Member of the Ghana Parliament for Prestea-Huni Valley Constituency
- In office 7 January 2009 – 6 January 2017
- Preceded by: Albert Kwaku Obbin
- Succeeded by: Barbara Oten-Gyasi

Personal details
- Born: 25 October 1962 (age 63) Ghana
- Party: National Democratic Congress
- Alma mater: Ghana Institute of Management and Public Administration
- Profession: Miner

= Francis Adu-Blay Koffie =

Ghanaian politician

Francis Adu-Blay Koffie is a Ghanaian politician who served as a member of parliament for the Prestea-Huni Valley Constituency from 2009 to 2017.

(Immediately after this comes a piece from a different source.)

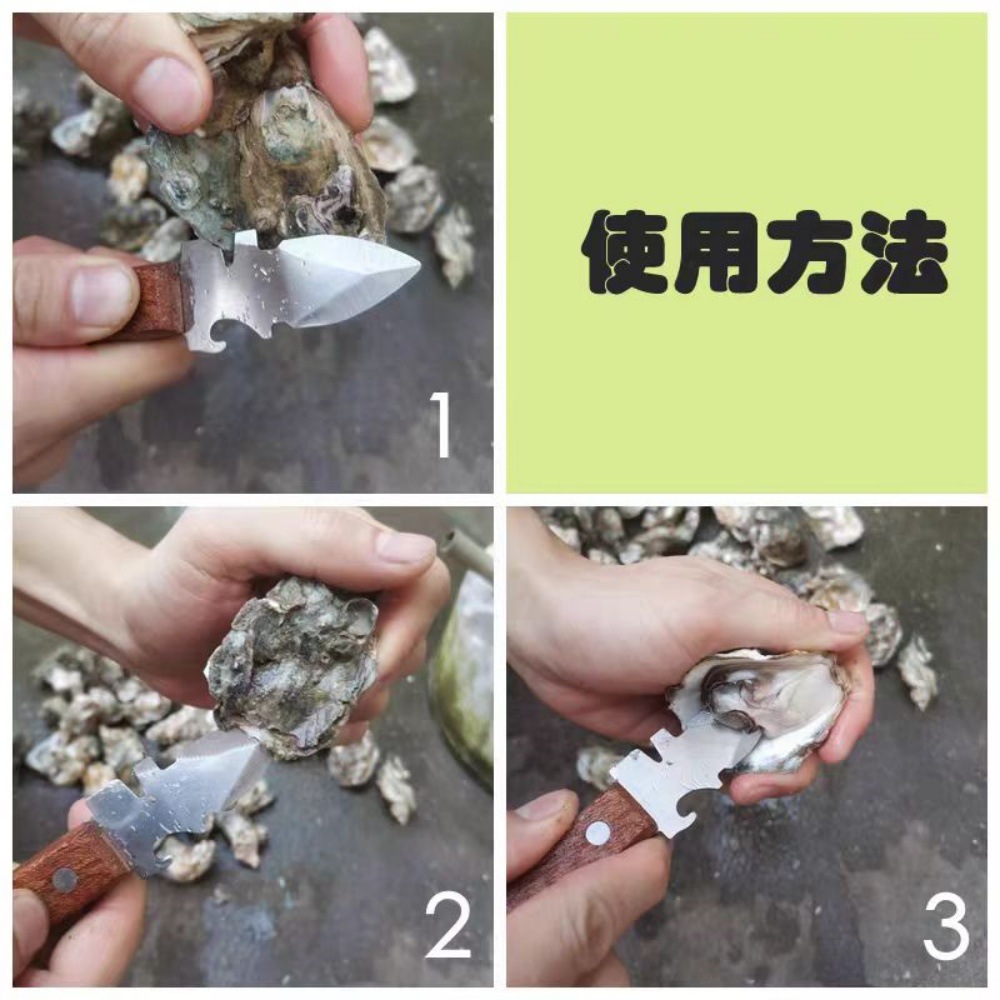 1

使用方法

2

3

==Early life and education==
Koffie was born on 25 October 1962. He hails from Heman in the Western Region of Ghana. He had his early education at the Prestea LA Middle School graduating with his Middle School Leaving Certificate in 1979. He obtained his diploma in accounting from the Ghana Institute of Management and Public Administration.

==Career==
Koffie is a miner by profession. Prior to entering politics, he was the assistant storekeeper of the Prestea Sankofa Goldfields Company Limited.

==Politics==
Koffie entered parliament on 7 January 2009 representing the Prestea-Huni Valley Constituency on the ticket of the National Democratic Congress (NDC). He remained in parliament for a second consecutive term but lost to Barbara Oten-Gyasi of the New Patriotic Party in his third bid to occupy the seat.

While in parliament, Koffie served on various parliamentary committees, some of which include; the Special Budget Committee, and the Works and Housing Committee.

==Personal life==
Koffie is married with four children. He identifies as a Christian.